Gdy senator dołączył do spotkania, zobaczył człowieka, który wyglądał i brzmiał jak Kułeba. Amerykanin nabrał jednak podejrzeń, gdy "ukraiński polityk" zaczął zadawać mu "politycznie nacechowane pytania w związku z nadchodzącymi wyborami", domagając się opinii na temat drażliwych kwestii polityki zagranicznej. 

Fałszywy Kułeba miał pytać m.in. czy senator popiera atakowanie rakietami dalekiego zasięgu obiektów na terytorium Rosji.

Sprawa trafiła do Departamentu Stanu USA

Gdy wideokonferencja dobiegła końca, amerykański senator zgłosił sprawę Departamentowi Stanu USA. Służby potwierdziły, że rozmówca polityka wykorzystał technologię deepfake i podszył się pod Kułebę.

Choć w wiadomości biura służb bezpieczeństwa Senatu nie podano personaliów senatora, to dwóch urzędników potwierdziło "NYT", że wspomnianym politykiem był senator Cardin, Demokrata ze stanu Maryland.

Cardin przyznał w środę, że "w ostatnich dniach pewien nikczemny aktor podjął oszukańczą próbę rozmowy, podszywając się pod znaną osobę". Senator nie potwierdził, że osoba podszywała się pod Kułebę ani nie wspomniał, że zdarzenie dotyczyło Ukrainy.

Jak zaznacza "NYT" do tej pory nie ustalono, kto stał za tym zdarzeniem. W opinii gazety pytania zadawane senatorowi mogą wskazywać na działanie Rosji.

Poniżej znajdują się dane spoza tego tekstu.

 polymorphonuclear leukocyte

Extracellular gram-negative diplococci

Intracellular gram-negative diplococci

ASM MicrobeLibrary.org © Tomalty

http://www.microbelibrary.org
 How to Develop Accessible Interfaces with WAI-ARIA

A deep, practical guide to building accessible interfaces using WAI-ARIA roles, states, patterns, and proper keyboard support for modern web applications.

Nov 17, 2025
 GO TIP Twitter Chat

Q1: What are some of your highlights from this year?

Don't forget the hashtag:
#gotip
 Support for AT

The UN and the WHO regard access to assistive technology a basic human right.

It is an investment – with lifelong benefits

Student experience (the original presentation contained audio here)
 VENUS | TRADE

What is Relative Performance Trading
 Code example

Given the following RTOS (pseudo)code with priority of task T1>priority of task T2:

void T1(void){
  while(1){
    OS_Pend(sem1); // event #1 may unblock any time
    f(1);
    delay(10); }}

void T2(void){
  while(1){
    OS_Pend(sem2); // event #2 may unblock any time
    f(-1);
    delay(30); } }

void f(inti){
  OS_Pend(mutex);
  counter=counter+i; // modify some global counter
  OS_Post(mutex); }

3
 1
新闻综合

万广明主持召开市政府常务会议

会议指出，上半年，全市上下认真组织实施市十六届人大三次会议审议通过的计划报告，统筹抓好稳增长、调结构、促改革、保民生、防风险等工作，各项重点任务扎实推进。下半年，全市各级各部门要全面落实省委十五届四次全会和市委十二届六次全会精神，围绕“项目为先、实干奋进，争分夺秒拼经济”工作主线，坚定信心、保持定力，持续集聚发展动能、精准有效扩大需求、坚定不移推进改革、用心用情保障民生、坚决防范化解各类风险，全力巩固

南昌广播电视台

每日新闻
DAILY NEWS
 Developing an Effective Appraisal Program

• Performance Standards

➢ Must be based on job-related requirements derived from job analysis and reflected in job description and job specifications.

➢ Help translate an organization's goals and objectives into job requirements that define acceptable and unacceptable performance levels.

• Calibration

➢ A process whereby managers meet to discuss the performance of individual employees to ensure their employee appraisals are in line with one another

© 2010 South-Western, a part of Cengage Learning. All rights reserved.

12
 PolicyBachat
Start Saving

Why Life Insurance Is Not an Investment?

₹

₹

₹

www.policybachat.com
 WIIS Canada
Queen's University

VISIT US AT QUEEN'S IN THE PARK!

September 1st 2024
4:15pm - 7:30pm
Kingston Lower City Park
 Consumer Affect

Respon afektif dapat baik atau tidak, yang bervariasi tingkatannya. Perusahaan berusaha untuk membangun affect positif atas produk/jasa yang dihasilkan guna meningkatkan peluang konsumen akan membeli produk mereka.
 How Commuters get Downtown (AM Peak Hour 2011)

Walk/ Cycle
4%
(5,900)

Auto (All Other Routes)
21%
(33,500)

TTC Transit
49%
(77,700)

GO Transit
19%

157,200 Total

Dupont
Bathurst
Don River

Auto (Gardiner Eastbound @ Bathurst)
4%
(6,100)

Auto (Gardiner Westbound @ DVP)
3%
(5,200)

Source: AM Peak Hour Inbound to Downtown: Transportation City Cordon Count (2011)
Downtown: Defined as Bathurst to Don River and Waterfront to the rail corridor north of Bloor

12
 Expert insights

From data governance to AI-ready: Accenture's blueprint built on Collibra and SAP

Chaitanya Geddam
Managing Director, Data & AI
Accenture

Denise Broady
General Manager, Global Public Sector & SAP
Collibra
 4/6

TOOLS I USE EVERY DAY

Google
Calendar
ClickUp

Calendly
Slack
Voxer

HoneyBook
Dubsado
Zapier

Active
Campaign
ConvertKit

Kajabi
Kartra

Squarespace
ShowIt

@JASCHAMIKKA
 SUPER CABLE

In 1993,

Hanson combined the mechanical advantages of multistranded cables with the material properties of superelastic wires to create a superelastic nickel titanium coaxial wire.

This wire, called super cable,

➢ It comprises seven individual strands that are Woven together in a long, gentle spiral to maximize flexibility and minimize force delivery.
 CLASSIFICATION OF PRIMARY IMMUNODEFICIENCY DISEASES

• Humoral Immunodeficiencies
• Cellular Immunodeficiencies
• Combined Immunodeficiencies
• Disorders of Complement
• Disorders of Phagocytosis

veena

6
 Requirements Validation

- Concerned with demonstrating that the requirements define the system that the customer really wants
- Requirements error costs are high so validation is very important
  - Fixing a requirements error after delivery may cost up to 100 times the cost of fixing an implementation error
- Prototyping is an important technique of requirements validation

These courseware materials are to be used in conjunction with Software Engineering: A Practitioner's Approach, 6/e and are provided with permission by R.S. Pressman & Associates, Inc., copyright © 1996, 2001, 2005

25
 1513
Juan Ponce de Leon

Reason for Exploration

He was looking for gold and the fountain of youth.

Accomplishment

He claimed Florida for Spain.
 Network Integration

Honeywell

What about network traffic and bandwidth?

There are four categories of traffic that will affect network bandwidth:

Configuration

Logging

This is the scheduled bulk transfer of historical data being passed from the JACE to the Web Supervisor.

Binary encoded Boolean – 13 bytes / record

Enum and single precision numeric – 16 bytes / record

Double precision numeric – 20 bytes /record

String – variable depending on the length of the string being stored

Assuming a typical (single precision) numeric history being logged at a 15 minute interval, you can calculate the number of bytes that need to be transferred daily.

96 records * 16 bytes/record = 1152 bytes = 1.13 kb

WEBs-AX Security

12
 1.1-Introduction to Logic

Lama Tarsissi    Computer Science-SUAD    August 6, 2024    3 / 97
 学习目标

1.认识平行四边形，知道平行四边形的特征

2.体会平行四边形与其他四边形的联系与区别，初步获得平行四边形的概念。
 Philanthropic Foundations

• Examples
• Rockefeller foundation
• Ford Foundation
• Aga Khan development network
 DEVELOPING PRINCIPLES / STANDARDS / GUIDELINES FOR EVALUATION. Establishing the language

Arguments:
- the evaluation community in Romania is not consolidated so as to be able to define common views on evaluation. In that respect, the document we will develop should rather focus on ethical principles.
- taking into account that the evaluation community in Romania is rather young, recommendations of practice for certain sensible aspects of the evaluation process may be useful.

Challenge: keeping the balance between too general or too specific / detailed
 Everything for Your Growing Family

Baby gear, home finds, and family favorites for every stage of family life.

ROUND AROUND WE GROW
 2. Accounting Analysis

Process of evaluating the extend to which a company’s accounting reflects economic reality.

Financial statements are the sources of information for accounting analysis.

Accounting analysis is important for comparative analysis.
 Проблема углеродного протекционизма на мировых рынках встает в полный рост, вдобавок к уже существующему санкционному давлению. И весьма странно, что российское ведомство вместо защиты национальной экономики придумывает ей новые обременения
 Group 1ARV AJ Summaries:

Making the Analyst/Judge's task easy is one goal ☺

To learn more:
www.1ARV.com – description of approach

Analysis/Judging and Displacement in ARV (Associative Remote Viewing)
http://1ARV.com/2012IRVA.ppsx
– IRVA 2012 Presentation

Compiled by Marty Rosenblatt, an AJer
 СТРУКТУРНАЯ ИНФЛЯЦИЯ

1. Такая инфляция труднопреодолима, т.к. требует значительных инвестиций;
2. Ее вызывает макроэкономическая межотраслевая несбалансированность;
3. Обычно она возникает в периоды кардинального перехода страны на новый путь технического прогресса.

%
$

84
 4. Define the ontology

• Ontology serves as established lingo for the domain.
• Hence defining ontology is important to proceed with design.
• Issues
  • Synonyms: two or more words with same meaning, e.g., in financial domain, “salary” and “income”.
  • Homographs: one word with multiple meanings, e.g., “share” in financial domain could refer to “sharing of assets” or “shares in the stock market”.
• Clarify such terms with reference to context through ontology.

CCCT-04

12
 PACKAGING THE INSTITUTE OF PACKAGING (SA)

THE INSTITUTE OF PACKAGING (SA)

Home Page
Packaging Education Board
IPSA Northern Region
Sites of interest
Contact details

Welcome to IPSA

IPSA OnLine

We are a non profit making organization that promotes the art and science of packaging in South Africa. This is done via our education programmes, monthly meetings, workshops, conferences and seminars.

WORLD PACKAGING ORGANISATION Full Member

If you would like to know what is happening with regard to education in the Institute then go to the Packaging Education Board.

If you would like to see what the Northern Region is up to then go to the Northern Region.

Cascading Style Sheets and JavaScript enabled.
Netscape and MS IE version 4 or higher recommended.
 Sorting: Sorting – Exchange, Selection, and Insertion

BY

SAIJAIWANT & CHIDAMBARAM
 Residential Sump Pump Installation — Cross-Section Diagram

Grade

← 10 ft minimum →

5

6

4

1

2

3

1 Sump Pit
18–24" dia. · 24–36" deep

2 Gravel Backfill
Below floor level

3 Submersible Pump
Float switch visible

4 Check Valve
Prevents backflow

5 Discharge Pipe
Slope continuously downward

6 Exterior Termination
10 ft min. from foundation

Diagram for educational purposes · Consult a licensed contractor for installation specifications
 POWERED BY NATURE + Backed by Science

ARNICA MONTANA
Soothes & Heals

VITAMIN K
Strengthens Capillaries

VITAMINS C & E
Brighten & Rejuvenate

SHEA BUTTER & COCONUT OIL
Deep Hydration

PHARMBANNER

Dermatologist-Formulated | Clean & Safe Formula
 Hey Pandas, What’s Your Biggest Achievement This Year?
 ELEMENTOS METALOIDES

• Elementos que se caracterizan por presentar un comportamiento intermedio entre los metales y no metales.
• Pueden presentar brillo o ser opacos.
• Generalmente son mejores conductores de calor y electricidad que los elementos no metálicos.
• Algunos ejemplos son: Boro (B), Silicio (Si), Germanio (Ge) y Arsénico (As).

Czym jest technologia "deepfake"?

Deepfake umożliwia tworzenie niezwykle realistycznych fałszywych filmów. Technologia jest oparta na sztucznej inteligencji oraz dużej ilości materiałów źródłowych (np. zdjęć, nagrań wideo czy głosu danej osoby), które połączone programem, są w stanie stworzyć wiarygodne przedstawienie człowieka.

Jak wskazują naukowcy z Uniwersytetu Komisji Edukacji Narodowej w Krakowie, program komputerowy uczy się jak naśladować i odtwarzać mimikę danej osoby, jej głos, ruchy, indywidualne maniery, intonację oraz rodzaj używanego słownictwa.